Im Rahmen der Österreichisch-Arabischen Ärzte- und Apothekervereinigung wurde – auf Initiative und unter kräftiger Mitarbeit von Vereinspräsident Dr. Tammam Kelani und in Zusammenarbeit mit der Gesellschaft für Österreichische-Arabische Beziehungen (GÖAB) – die „Österreichisch-Arabische Medizinerhilfe“ gegründet, die Kontakte und organisatorische Hilfen anbietet. Sieben asylberechtigte Mediziner aus den aktuellen Krisengebieten – noch ohne Berufsberechtigung – konnten bereits als Gastärzte in Spitälern untergebracht werden.

Die GÖAB hält auch spezielle Kurse für medizinisches Deutsch ab – und bereitet im Sommer Kinder mit Deutschkursen auf den Schulbesuch im Herbst vor. Geplant ist ein sozial-medizinisches Zentrum, berichtet GÖAB-Generalsekretär Fritz Edlinger, wo auch die Kompetenz der Ärzte unter den Flüchtlingen gefragt sein wird.
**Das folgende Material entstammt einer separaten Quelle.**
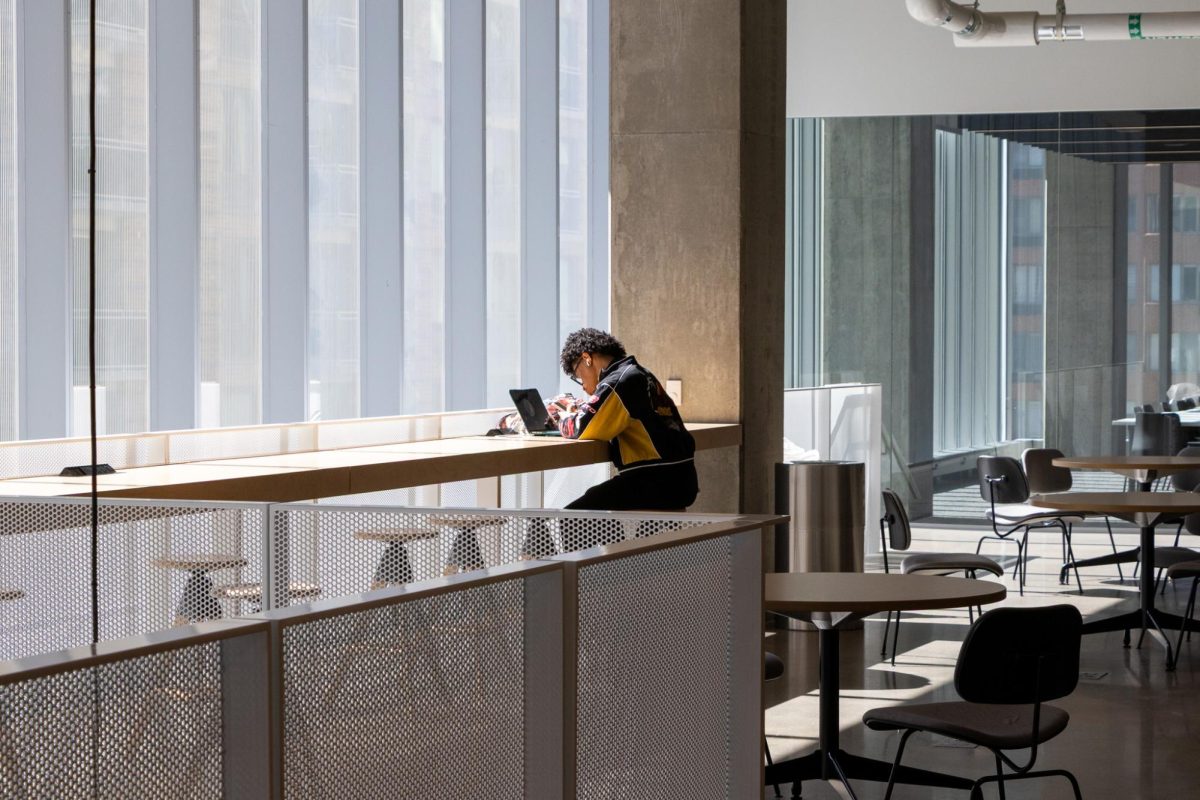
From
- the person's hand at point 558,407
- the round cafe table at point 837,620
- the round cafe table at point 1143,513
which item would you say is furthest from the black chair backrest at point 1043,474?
the round cafe table at point 837,620

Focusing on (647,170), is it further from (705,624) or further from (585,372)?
(705,624)

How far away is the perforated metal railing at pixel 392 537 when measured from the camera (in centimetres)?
279

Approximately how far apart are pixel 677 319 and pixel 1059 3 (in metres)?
3.62

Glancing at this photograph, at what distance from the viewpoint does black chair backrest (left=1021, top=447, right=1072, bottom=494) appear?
9469 millimetres

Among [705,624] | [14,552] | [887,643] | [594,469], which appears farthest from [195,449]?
[705,624]

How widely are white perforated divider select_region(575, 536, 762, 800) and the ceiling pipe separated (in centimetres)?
732

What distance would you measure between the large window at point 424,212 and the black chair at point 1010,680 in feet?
27.7

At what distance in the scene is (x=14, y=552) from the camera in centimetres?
307

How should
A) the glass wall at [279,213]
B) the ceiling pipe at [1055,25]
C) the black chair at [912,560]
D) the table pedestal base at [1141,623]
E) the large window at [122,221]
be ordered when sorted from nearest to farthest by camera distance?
1. the black chair at [912,560]
2. the table pedestal base at [1141,623]
3. the glass wall at [279,213]
4. the large window at [122,221]
5. the ceiling pipe at [1055,25]

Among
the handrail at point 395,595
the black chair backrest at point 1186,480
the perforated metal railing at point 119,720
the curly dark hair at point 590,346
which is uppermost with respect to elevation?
the curly dark hair at point 590,346

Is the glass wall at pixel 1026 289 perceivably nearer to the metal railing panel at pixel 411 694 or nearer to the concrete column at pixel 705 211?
the concrete column at pixel 705 211

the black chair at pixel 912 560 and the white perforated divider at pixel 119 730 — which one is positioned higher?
the white perforated divider at pixel 119 730

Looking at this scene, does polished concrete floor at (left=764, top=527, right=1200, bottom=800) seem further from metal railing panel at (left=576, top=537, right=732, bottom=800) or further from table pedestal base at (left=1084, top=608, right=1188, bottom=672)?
metal railing panel at (left=576, top=537, right=732, bottom=800)

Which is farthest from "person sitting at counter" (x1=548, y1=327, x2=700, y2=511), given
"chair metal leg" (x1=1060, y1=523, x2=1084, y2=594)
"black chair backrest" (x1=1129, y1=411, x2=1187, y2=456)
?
"black chair backrest" (x1=1129, y1=411, x2=1187, y2=456)
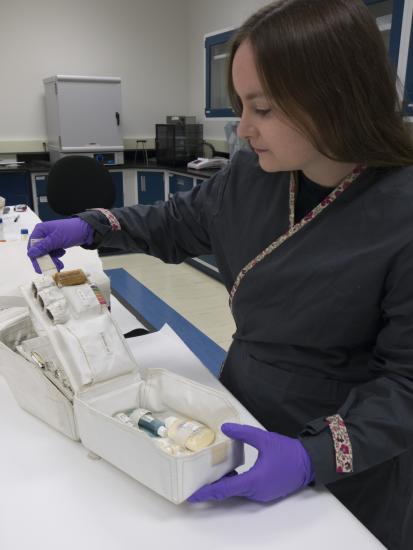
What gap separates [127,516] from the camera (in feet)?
2.27

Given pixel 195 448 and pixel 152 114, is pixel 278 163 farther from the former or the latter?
pixel 152 114

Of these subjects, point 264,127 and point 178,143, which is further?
point 178,143

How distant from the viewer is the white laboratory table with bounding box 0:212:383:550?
65cm

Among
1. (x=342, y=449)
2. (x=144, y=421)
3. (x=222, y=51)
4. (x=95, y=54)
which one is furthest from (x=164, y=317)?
(x=95, y=54)

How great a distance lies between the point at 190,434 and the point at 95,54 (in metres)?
4.91

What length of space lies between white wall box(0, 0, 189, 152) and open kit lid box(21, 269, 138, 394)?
4340mm

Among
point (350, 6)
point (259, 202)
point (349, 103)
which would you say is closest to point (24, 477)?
point (259, 202)

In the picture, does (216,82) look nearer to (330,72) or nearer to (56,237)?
(56,237)

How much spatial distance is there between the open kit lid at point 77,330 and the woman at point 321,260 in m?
0.25

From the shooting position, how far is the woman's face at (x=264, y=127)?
800 mm

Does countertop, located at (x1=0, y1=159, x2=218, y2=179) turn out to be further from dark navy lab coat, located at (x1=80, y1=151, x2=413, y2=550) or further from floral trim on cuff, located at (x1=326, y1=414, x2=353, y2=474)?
floral trim on cuff, located at (x1=326, y1=414, x2=353, y2=474)

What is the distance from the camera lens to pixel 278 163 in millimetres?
866

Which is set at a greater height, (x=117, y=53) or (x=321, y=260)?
(x=117, y=53)

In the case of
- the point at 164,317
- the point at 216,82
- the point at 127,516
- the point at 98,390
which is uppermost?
the point at 216,82
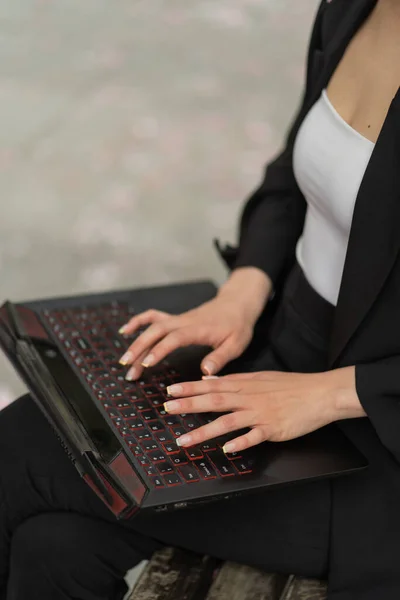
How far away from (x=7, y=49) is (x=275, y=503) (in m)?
2.21

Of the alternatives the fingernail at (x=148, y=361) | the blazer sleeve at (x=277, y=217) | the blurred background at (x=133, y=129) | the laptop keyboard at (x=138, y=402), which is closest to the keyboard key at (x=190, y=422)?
the laptop keyboard at (x=138, y=402)

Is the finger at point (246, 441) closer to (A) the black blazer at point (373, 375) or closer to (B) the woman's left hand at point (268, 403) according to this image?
(B) the woman's left hand at point (268, 403)

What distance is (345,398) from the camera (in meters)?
0.98

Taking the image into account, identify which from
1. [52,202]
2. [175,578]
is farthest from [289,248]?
[52,202]

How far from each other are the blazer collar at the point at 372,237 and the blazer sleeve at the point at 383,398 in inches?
2.2

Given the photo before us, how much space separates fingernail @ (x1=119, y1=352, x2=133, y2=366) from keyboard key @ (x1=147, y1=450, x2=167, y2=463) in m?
0.17

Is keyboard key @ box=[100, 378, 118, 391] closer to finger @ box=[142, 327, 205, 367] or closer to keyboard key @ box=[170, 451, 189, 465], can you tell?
finger @ box=[142, 327, 205, 367]

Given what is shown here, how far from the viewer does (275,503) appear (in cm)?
101

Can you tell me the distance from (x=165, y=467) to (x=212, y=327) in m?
0.28

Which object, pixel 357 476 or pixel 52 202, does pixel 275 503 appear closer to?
pixel 357 476

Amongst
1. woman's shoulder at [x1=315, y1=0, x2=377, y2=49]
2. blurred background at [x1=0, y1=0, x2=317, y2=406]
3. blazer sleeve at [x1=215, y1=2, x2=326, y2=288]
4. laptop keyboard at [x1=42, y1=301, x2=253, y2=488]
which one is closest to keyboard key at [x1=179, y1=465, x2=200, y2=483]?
laptop keyboard at [x1=42, y1=301, x2=253, y2=488]

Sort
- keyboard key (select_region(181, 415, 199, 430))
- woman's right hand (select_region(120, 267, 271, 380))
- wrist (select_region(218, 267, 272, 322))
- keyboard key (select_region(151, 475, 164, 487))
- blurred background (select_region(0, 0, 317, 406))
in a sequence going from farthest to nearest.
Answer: blurred background (select_region(0, 0, 317, 406)), wrist (select_region(218, 267, 272, 322)), woman's right hand (select_region(120, 267, 271, 380)), keyboard key (select_region(181, 415, 199, 430)), keyboard key (select_region(151, 475, 164, 487))

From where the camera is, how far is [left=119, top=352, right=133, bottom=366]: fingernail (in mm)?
1065

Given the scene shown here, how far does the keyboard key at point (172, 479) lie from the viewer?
2.88 feet
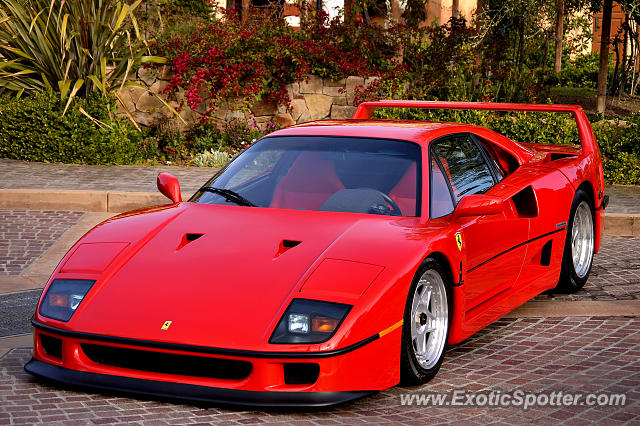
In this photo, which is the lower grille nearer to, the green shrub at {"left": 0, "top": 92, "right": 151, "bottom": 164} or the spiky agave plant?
the spiky agave plant

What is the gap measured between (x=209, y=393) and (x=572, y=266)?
3.72m

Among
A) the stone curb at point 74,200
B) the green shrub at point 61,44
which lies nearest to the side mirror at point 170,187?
the stone curb at point 74,200

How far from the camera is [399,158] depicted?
5.75 m

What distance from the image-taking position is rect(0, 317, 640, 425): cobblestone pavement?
441cm

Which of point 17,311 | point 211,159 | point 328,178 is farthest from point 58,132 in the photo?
point 328,178

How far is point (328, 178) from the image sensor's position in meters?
5.77

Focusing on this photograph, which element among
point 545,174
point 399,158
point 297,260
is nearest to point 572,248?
point 545,174

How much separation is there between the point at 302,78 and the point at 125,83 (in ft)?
8.82

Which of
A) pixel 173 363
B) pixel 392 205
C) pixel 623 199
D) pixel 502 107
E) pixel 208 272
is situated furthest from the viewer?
pixel 623 199

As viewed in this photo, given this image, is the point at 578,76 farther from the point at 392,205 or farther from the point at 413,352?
the point at 413,352

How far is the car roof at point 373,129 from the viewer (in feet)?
19.4

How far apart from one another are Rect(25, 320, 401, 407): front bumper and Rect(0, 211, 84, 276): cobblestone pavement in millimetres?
3478

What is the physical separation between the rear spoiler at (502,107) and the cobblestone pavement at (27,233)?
310 centimetres

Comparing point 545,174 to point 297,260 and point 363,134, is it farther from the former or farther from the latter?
point 297,260
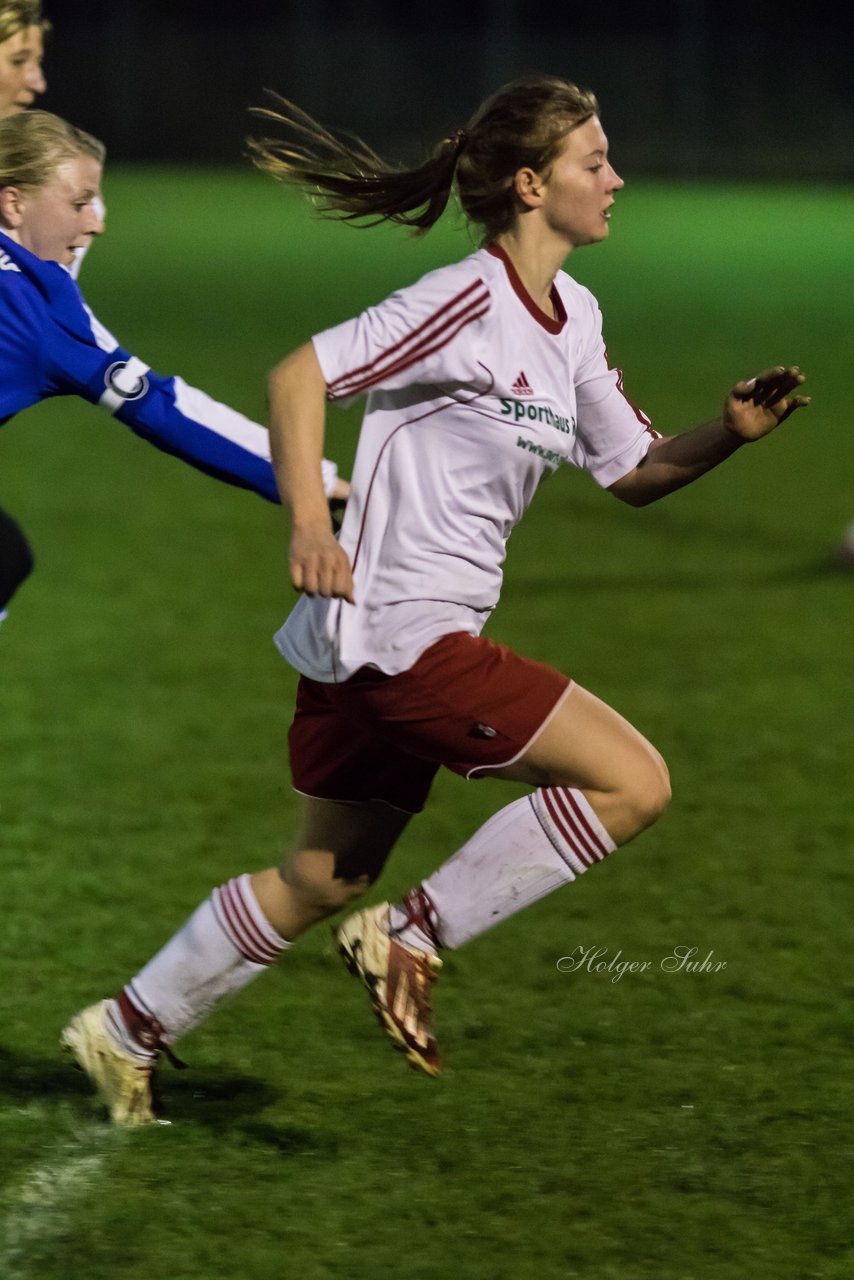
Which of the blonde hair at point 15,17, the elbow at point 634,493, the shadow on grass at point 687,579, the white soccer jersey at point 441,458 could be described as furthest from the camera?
the shadow on grass at point 687,579

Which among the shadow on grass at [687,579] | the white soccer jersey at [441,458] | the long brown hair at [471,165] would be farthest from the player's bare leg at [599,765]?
the shadow on grass at [687,579]

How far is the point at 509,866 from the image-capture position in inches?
150

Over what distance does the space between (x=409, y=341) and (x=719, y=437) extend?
685 mm

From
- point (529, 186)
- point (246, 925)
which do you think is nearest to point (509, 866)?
point (246, 925)

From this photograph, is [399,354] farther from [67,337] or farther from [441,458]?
[67,337]

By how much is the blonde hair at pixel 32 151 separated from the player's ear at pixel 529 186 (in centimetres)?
88

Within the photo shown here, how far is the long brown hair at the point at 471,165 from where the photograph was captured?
150 inches

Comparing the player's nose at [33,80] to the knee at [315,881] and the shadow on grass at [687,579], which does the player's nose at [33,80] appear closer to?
the knee at [315,881]

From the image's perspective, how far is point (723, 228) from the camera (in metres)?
31.3

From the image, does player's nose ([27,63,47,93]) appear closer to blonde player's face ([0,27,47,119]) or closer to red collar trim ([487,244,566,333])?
blonde player's face ([0,27,47,119])

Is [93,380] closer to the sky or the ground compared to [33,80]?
closer to the ground

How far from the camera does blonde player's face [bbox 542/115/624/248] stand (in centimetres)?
381

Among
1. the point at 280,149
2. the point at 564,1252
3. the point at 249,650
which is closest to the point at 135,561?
the point at 249,650

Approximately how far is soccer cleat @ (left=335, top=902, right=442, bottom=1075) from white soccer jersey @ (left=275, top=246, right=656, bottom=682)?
0.49m
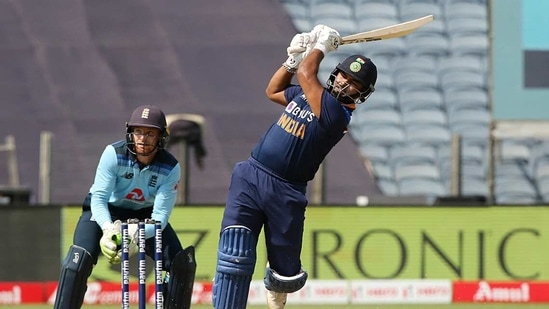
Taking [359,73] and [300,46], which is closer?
[359,73]

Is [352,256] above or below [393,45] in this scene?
below

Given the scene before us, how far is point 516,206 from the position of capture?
1169cm

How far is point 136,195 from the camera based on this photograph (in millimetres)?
7270

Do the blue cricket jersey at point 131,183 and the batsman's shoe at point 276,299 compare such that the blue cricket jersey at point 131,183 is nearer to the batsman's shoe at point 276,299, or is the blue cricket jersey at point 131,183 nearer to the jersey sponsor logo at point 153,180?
the jersey sponsor logo at point 153,180

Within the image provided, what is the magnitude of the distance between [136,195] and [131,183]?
0.36ft

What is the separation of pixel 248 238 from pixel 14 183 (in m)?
8.63

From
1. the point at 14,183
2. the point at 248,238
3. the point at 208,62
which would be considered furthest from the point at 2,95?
the point at 248,238

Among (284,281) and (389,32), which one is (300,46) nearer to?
(389,32)

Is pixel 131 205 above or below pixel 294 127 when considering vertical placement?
below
Gerüchte und Fehlinformationen

Immer noch kursieren Gerüchte und Fehlinformationen: Dass beispielsweise Zahnmediziner im Stichprobentest zusätzlich über die gesamte Humanmedizin abgefragt werden. Was insofern stimmt, als auch die Innere Medizin auf dem Programm steht, allerdings in einer „Lightversion“ und nur insofern, als dies Relevanz für die Zahnbehandlung haben kann. Dass private Medizinuniversitäten in Österreich Nostrifikationen durchführen dürfen. Was mittlerweile vom Gesundheitsministerium klargestellt wurde: Nur öffentliche Medizinuniversitäten sind dazu berechtigt. Und manche Anfangsgehaltsvorstellungen mit reichlichen Nachtdiensten werden möglicherweise mit dem neuen Ärztearbeitszeitgesetz auch nicht ganz erfüllt werden. Dennoch: Ein wichtiger Schritt ist getan und die neuen Ärzte werden dringend gebraucht.

Für Apotheker unter den Flüchtlingen plant das AMS im kommenden Herbst eine eigene Informationsveranstaltung mit Vertretern der beteiligten Institutionen.